Given the general Chinese ADR selloff, even if it seemed to be caused by the news about the five Chinese ADRs in the crosshairs of the SEC, do seem to be part of investors no longer willing to tolerate any China risk, no matter how cheap the shares or how good the companies in question are performing (pretty good, in the case of JD.com and, as we tried to show above, QFIN).
The SEC communication about these five Chinese ADRs was just the latest excuse for a general selloff in Chinese ADRs as investors nerves have been frayed by waves of Chinese regulatory onslaught, Sino-US trade wars, doubts about VIEs, and now the dramatic turn for the worse in the geopolitical picture.
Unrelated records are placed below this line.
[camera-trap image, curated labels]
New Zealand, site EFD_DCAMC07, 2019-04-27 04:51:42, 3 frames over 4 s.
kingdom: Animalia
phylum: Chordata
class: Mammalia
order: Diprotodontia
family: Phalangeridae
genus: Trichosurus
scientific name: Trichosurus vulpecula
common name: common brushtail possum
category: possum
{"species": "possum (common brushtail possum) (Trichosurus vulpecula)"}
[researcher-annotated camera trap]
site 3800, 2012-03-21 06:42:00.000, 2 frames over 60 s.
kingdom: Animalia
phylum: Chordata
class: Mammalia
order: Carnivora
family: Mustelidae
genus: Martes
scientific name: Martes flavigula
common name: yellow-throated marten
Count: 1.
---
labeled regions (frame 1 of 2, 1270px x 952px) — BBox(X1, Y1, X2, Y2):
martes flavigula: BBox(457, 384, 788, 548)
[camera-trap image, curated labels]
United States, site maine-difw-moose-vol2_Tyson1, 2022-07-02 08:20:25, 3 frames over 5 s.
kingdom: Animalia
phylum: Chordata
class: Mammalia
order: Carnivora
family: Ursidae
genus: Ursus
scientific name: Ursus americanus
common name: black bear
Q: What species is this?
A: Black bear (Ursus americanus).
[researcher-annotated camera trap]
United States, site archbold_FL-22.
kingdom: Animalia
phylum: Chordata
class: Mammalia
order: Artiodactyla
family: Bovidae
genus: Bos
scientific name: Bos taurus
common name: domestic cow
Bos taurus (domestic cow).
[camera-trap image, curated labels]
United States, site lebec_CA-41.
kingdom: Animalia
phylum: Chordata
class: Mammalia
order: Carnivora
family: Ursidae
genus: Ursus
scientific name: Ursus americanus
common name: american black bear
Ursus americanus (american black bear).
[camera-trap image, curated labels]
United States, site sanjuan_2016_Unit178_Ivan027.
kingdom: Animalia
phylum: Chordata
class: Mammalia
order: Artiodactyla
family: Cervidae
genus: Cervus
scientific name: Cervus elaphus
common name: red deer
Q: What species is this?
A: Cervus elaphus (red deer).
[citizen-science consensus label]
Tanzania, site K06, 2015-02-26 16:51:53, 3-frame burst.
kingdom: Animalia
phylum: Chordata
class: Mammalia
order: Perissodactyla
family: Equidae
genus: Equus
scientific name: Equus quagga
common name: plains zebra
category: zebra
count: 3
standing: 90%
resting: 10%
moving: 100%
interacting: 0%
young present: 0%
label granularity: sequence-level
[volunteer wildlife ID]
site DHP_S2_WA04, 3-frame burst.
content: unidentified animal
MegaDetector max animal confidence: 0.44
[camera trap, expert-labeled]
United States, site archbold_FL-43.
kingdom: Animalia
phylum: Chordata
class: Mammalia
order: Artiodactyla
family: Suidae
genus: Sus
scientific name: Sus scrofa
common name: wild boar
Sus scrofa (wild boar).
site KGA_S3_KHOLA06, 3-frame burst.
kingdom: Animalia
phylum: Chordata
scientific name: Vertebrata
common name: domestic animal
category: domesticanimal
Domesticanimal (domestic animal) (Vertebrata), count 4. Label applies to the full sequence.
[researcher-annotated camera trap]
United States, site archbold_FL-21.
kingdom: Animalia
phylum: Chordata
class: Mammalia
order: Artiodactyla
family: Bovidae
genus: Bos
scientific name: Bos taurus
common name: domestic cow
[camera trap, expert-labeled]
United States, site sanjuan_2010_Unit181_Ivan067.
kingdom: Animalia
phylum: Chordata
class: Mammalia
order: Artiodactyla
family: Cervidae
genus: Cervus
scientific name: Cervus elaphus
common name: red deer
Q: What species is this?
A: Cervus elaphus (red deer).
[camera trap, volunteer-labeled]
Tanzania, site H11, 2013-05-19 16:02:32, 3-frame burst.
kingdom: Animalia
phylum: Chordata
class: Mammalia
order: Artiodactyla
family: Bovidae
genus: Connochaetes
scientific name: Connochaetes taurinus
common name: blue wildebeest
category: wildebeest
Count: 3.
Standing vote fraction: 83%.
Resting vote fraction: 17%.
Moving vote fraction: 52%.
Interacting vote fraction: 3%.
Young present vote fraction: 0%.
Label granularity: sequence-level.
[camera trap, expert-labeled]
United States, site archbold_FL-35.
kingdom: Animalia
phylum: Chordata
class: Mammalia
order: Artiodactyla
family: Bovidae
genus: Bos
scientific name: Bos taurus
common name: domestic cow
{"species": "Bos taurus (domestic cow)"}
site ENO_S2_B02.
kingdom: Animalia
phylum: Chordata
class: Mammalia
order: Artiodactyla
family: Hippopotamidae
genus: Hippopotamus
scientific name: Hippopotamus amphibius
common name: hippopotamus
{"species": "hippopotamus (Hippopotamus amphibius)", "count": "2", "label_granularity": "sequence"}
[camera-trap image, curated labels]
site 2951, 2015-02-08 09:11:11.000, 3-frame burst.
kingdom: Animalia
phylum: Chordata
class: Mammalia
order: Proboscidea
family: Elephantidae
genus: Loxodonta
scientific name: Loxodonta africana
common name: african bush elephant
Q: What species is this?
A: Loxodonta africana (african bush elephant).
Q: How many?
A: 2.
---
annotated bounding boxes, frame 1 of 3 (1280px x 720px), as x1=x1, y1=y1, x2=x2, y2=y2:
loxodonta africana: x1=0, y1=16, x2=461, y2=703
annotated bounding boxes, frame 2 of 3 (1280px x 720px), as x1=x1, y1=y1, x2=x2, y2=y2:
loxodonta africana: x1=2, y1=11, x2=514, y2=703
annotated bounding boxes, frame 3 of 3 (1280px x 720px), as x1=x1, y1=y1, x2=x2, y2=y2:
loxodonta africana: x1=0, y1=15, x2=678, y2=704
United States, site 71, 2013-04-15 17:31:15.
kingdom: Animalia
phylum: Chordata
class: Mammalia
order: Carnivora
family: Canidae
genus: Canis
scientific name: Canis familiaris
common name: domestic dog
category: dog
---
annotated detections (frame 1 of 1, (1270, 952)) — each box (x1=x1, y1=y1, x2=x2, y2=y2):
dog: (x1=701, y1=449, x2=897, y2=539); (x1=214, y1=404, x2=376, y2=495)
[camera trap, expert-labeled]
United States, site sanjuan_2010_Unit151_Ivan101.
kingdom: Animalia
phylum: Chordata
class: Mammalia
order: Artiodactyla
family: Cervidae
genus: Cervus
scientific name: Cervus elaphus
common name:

The shares of QFIN are priced as if the company is in a death spiral, and this could hardly be further from the truth. There was some temporary headwind in earnings, but the company still grew earnings and is already insanely profitable.
It has also seemed to have digested the heavy handed Chinese regulatory onslaught pretty well, and the ADRs are in no immediate danger of delisting, the company has years to arrange an alternative listing.
But given that even companies which are performing well and have a dual listing already were selling off, like JD.com, we don’t think this is it. Investors are giving up on Chinese ADRs and there are too few buyers, even of QFIN at 2x earnings and producing a 9.5% dividend yield.
Investors seem to fear a complete breakdown in relations with China and some sort of economic separation, where Western investors wouldn’t even be able to buy shares in Hong Kong.
While we can’t rule that out, it’s a possibility that seems fairly improbable to us at this stage, and more than priced in already.
Disclosure: I/we have a beneficial long position in the shares of QFIN either through stock ownership, options, or other derivatives. I wrote this article myself, and it expresses my own opinions. I am not receiving compensation for it (other than from Seeking Alpha). I have no business relationship with any company whose stock is mentioned in this article.